Ulus-devlet oluşturulmasının en önemli mekânsal ögesi anavatan düşüncesidir (Şengül, 2009). Bu düşünce Osmanlı’nın yayılmacı doğasına aykırı olduğu için Osmanlı’nın son dönemlerine kadar belli bir toprak parçası üzerinde tahayyül edilmiş bir anavatan fikri bulunmuyordu. Buna karşılık Cumhuriyet Dönemi’nde Anadolu, ulus oluşturulması aşamasında Türk ulusunun anavatanı olarak kritik öneme sahip olmuştur. Başkentin kurtuluş savaşının merkezi haline gelen Ankara’ya taşınması, Kemalist rejimin akıllıca uyguladığı bir stratejidir. Bu durum, İstanbul merkezli seçkinlerin kuşkucu tavırlarına karşı yapılan bir harekettir. Ancak başka etkenler de bu durumda rol oynamıştır. Anadolu’nun merkezi kısmında seçilen başkent, ulus devletin mekânsal mantığını da ortaya çıkarmakta ve belli bir kimlik etrafında homojen bir toplumsal yapı yaratmanın da istendiğini ortaya koymaktadır. Devletin ekonomik yatırımlara önem verdiği devletçilik yıllarında Anadolu’ya ağırlık veren strateji kamu yatırımlarının yer seçim kararları ile de desteklenmiş, yapılan yatırımların Anadolu’ya mümkün olduğu kadar eşit dağıtılmasına çaba gösterilmiştir. KİT’lerinin kurulduğu Nazilli, Kırıkkale ve Ereğli gibi küçük şehirler, bu dönemin en hızlı büyüyen şehirleri olmuştur. Ekonomik yatırımların yapıldığı alanlar başta olmak üzere ulaşım ağının Anadolu’nun uç noktalarına doğru yayılması ulusal bütünleşme ve kontrol sağlama açısından önem verilen bir başka mekânsal politika olarak göze çarpmaktadır. Aslında devletin bu projesinin özünde modern ve batılı şehirler yaratma isteği yatmaktadır. Bunun dışında sadece modern bir şehir de değil, aynı zamanda siyasal gücün, üzerinde belli bir kontrol mekanizması geliştirebileceği şehri kurgusu da vardır. Projenin bu dönemdeki temel işleyişi ekonomik ve teknik anlamda güçlü ancak, politik anlamda bağımlı bir yapı öngörmüştür. Bu dönemde kentleşme daha çok kentsel nüfusun doğal artışı ile gerçekleşmiştir (Şengül, 2009).

2. BULGULAR

2.1. 1923-1950 YILLARI ARASINDA GAZİANTEP ŞEHRİ

Coğrafi koordinatları açısından 370 18’ ile 370 30’ doğu boylamları ve 370 00’ ile 370 09’ kuzey enlemleri (Şekil 1) arasında yer alan Gaziantep Şehri Alleben Deresi ve kolları tarafından yarılmış olan Gaziantep Platosu’nun alçak kesimlerinde kurulmuştur. 17. yüzyılda Antep’i ziyaret eden Evliya Çelebi, şehri anlatırken; şehrin düz bir yerde olduğunu ancak bazı yerlerin engebeli bir arazi üzerinde bulunduğunu belirtmektedir. Ayrıca havasının güzel olduğunu yaz ayında yaz, kış ayında da kış olduğunu, bu özelliklerinden dolayı dört mevsimin yaşandığını ifade etmektedir (Demirci, 2017).

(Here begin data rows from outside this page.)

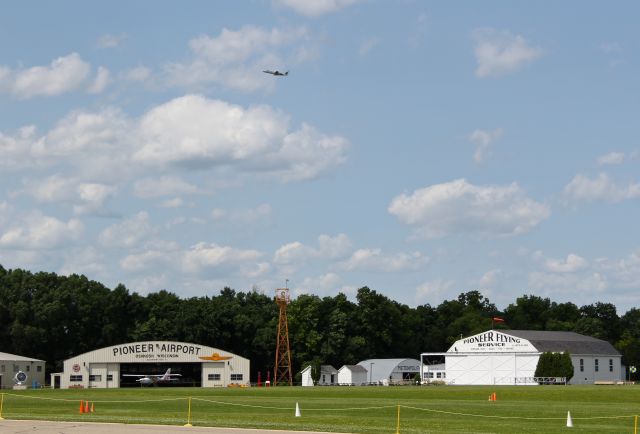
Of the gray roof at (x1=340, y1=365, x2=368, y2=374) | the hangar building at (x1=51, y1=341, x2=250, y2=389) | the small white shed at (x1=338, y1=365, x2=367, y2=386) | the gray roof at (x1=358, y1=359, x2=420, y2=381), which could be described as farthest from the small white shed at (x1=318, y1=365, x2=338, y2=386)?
the hangar building at (x1=51, y1=341, x2=250, y2=389)

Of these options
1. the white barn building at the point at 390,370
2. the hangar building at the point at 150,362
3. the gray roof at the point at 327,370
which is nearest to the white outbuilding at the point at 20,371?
the hangar building at the point at 150,362

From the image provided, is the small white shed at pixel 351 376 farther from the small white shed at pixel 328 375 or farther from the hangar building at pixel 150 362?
the hangar building at pixel 150 362

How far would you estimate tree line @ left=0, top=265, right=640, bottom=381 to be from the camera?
142 m

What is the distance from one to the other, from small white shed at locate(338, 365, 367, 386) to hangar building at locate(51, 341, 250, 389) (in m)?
17.2

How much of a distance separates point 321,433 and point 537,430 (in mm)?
9143

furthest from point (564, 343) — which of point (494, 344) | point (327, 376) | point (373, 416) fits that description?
point (373, 416)

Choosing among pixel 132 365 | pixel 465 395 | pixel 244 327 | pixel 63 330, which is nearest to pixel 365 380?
pixel 244 327

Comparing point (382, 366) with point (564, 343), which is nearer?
point (564, 343)

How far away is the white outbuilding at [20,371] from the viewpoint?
12081 cm

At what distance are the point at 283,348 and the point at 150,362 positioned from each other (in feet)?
65.6

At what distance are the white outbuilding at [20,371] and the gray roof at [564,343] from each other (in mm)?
56966

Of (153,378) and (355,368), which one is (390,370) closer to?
(355,368)

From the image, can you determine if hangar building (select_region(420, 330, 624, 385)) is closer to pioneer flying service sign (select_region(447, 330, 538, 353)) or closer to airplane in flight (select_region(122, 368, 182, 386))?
pioneer flying service sign (select_region(447, 330, 538, 353))

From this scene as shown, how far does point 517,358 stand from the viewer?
123375 mm
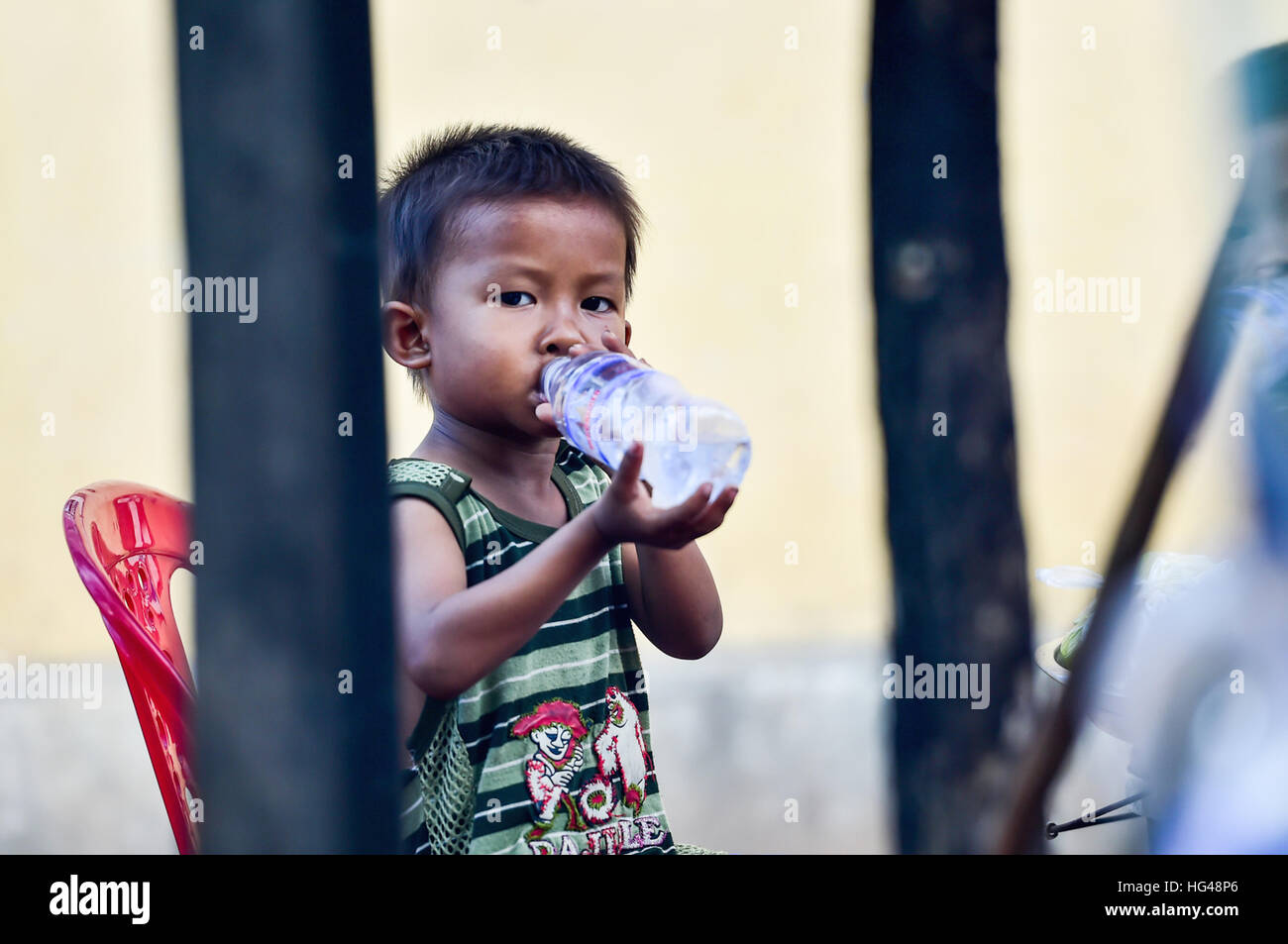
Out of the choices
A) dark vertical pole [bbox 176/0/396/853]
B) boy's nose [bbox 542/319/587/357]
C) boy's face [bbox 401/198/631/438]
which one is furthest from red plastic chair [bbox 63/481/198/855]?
boy's nose [bbox 542/319/587/357]

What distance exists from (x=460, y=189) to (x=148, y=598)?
66 cm

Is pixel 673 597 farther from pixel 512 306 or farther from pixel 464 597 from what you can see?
pixel 512 306

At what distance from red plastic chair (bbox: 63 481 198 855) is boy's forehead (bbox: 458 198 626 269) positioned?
0.53m

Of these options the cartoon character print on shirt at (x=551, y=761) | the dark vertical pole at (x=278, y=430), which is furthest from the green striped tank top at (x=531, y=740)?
Result: the dark vertical pole at (x=278, y=430)

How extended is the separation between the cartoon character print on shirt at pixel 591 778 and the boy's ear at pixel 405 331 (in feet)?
1.49

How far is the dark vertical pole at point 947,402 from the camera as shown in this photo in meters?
1.62

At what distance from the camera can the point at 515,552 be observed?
1.33 metres

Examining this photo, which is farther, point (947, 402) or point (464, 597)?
point (947, 402)

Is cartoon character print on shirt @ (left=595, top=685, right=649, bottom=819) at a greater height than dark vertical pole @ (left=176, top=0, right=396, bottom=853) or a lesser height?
lesser

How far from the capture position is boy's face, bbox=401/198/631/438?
1.32 meters

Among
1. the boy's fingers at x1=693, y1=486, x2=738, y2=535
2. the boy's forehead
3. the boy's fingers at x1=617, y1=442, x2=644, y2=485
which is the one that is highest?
the boy's forehead

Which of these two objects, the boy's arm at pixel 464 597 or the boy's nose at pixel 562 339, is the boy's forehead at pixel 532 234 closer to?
the boy's nose at pixel 562 339

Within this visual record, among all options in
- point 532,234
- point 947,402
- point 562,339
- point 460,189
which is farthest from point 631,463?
point 947,402

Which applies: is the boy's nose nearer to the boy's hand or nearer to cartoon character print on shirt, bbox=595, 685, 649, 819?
the boy's hand
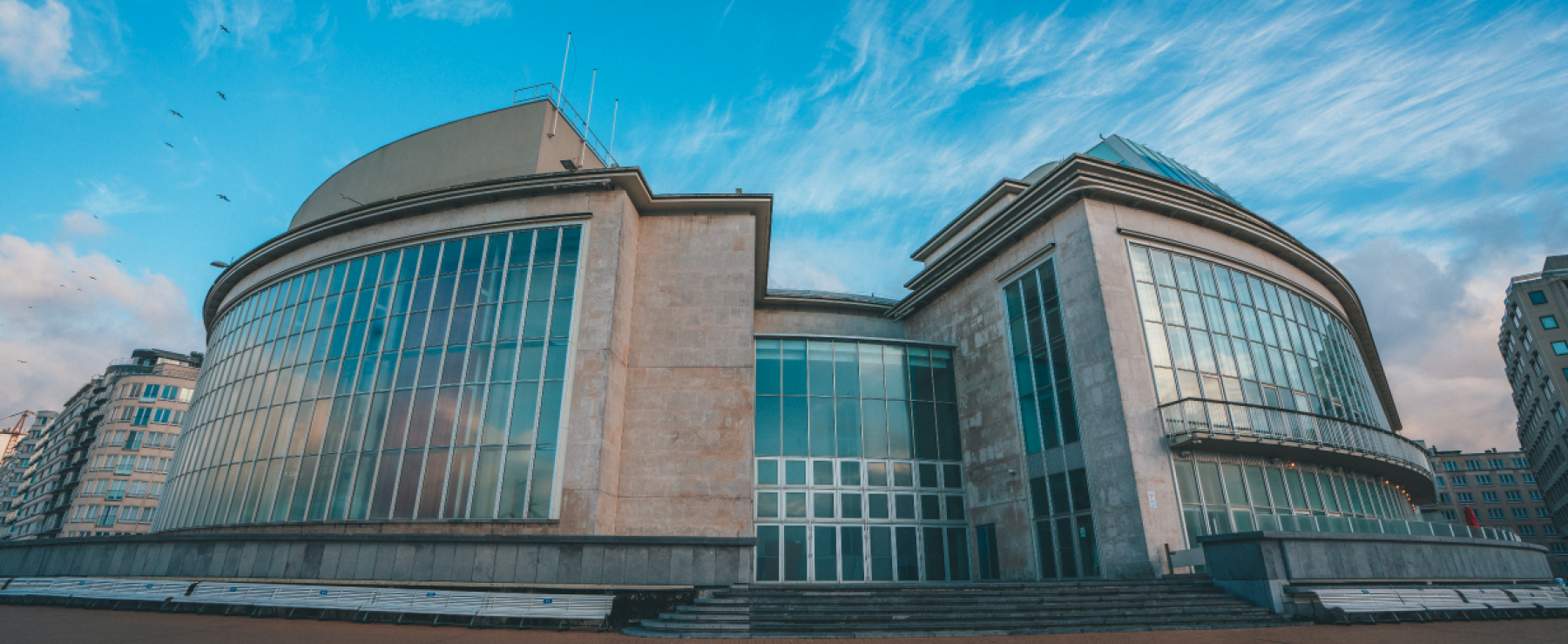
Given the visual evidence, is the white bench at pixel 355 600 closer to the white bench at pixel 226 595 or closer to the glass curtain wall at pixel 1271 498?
the white bench at pixel 226 595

Yapılan arkeolojik araştırmalara göre Gaziantep ve çevresi Anadolu’nun ilk yerleşilen alanlarından biridir. Yöredeki ilk yerleşimlerin M.Ö. 10.000’lere tarihlenen Paleolitik Çağ’a uzandığı yapılan kazılarda ele geçen buluntulardan anlaşılmaktadır. Uygun iklimi ve konumu eski çağlardan beri yerleşime açık bir saha olmasını sağlamıştır. Sakçagözü, Zincirli, Karkamış, Yesemek, Dülük, Zeugma (Belkıs) gibi yerleşim yerleri bölgenin en eski yerleşim birimleridir. Gaziantep yöresinde adı bilinen ilk yerleşim merkezinin, Dolike (Doliche - Dolikhe) şehri olduğu bilinmektedir. Bu yerleşme Gaziantep’in 10 km. kuzeyinde, Dülük köyü yakınlarında kurulmuştur (Turan, 2015). Antik devirlerde Kuzey Suriye ile Mezopotamya’yı İç Anadolu’ya bağlayan yolların geçtiği yerler o devirlerde Dülük bölgesi olarak anılmaktaydı.

Yine Eski ve Ortaçağlarda Fırat nehrini takip ederek Mezopotamya’dan gelen kervanların bu nehri terk ettikleri Birecik ile Maraş arasında bir kavşak noktası da Dülük adıyla bilinmekteydi. Bu kavşak aynı zamanda Urfa, Maraş ve Halep yollarının da kesiştiği yeri teşkil ediyordu. Ancak buranın Antep adıyla ne zaman anıldığı tam olarak bilinmemektedir. İlk Arap coğrafyacılarının eserlerinde Dülük adı sık geçerse de Antep adının Araplar tarafından buraya verildiği söylenebilir. Bölge, Hz. Ömer’in kumandanlarından İyâz b. Ganm tarafından İslâm topraklarına dâhil edilmiştir (Yargıcı, 2018).

(4)

Şekil 1: Çalışma Sahasının Lokasyon Haritası.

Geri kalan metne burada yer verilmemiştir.